[Extract — start]

Real writer helps Poulsen

Well-known Vancouver journalist and author Don Hunter is filling in for Chuck Poulsen this week. Poulsen's column will return next week from Mexico - if he hasn’t been shot. 

Chuck Poulsen asked me to write a guest column while he's in his snorkelling gear for a hiatus at his mansion in Mexico.

I thought I'd better check what "mansion" is in Spanish. It's "mansion", which also means casa grande, or big house, I guess. Anyway, he has one of them.

Why would anyone want to go to Mexico just now? I've been once - my wife and I crossed over by bus for a day from San Diego. My abiding memory – other than that of being swarmed by vendors about every two steps - is of the pathetic Zonkeys – donkeys painted with white stripes to make them look like...yeah, I know you know. The last story I read out of Tijuana concerned six young men being machine-gunned to death in a pool hall, apparently because they belonged to the wrong social club. Wait a minute, maybe that was on Oak Street, Vancouver.

Chuck and I were colleagues at The Province newspaper in a different era. And we became good friends, which is why I agreed to guest for him this once. I wonder if he'll ask me again. If he gets back from Mexico.

[Extract — finish]
[Given data — start]

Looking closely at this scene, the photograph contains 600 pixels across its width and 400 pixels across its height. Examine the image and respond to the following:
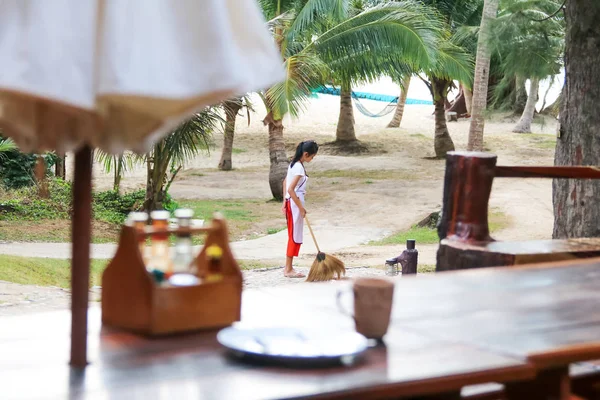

[Given data — finish]

• Instructions for the task
Copy out the guest column about Chuck Poulsen word for word, from its headline to its last sentence.

• Exercise solution
Real writer helps Poulsen

Well-known Vancouver journalist and author Don Hunter is filling in for Chuck Poulsen this week. Poulsen's column will return next week from Mexico - if he hasn’t been shot. 

Chuck Poulsen asked me to write a guest column while he's in his snorkelling gear for a hiatus at his mansion in Mexico.

I thought I'd better check what "mansion" is in Spanish. It's "mansion", which also means casa grande, or big house, I guess. Anyway, he has one of them.

Why would anyone want to go to Mexico just now? I've been once - my wife and I crossed over by bus for a day from San Diego. My abiding memory – other than that of being swarmed by vendors about every two steps - is of the pathetic Zonkeys – donkeys painted with white stripes to make them look like...yeah, I know you know. The last story I read out of Tijuana concerned six young men being machine-gunned to death in a pool hall, apparently because they belonged to the wrong social club. Wait a minute, maybe that was on Oak Street, Vancouver.

Chuck and I were colleagues at The Province newspaper in a different era. And we became good friends, which is why I agreed to guest for him this once. I wonder if he'll ask me again. If he gets back from Mexico.